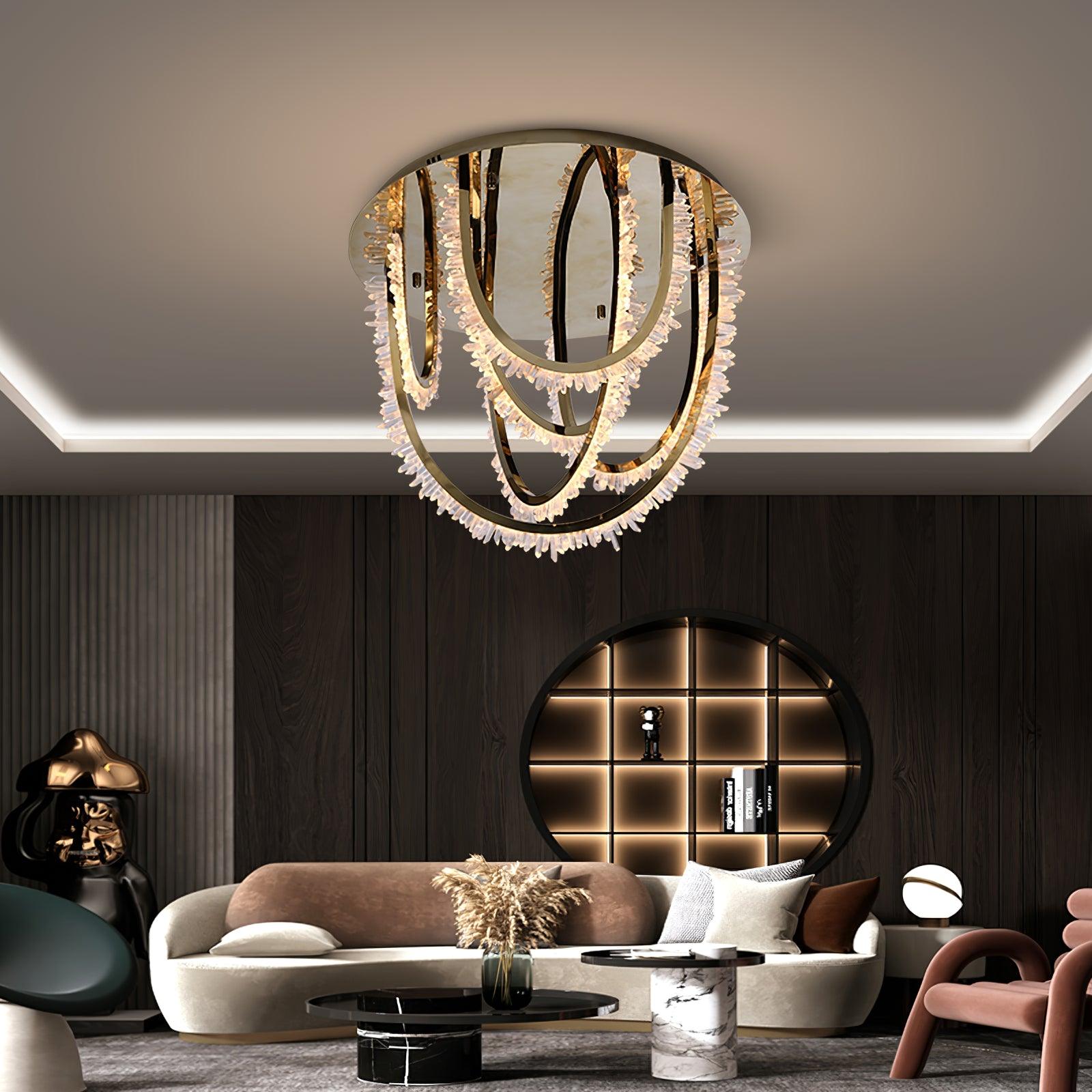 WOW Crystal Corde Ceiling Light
---
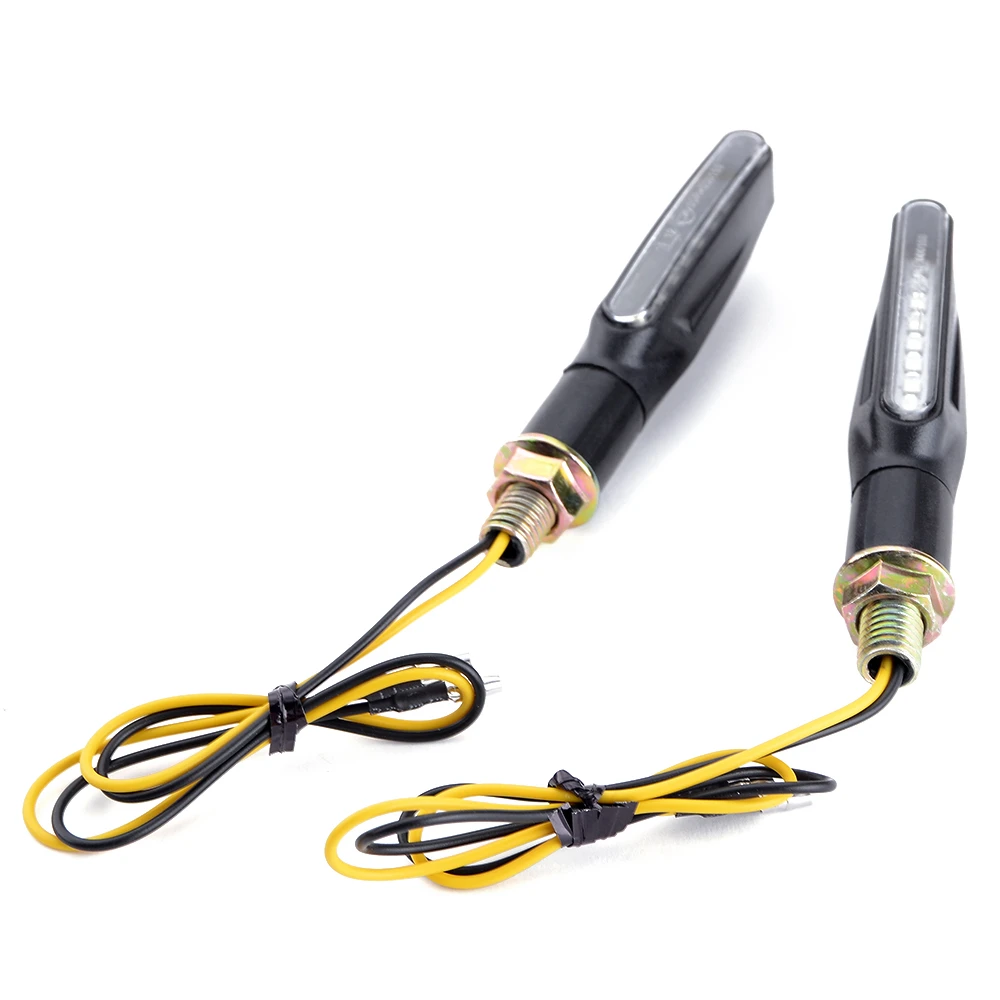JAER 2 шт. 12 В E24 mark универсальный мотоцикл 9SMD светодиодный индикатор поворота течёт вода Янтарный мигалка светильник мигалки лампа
...
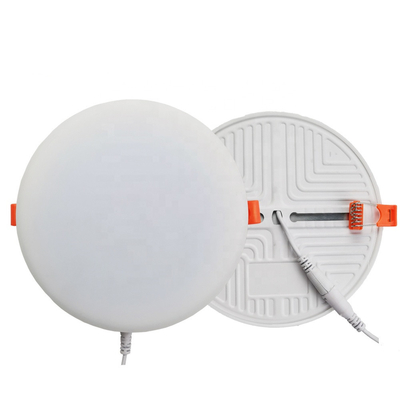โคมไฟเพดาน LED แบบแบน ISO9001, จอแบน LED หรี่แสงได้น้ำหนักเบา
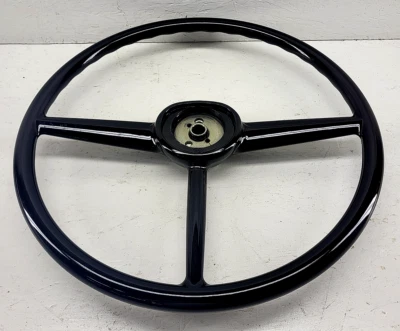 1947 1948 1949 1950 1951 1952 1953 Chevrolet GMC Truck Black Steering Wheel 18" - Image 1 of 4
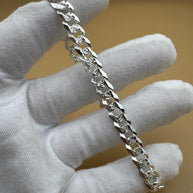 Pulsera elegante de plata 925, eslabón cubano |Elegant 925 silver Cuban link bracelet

| Work item |
Could you turn the records above into a JSON list of strings, one per line, covering only the stretch that opens with the line containing "โคมไฟเพดาน LED แบบแบน" and closes with the line containing "Pulsera elegante de"? Leave the pictures out of the answer.

| Output of the task |
[
  "โคมไฟเพดาน LED แบบแบน ISO9001, จอแบน LED หรี่แสงได้น้ำหนักเบา",
  " 1947 1948 1949 1950 1951 1952 1953 Chevrolet GMC Truck Black Steering Wheel 18\" - Image 1 of 4",
  " Pulsera elegante de plata 925, eslabón cubano |Elegant 925 silver Cuban link bracelet"
]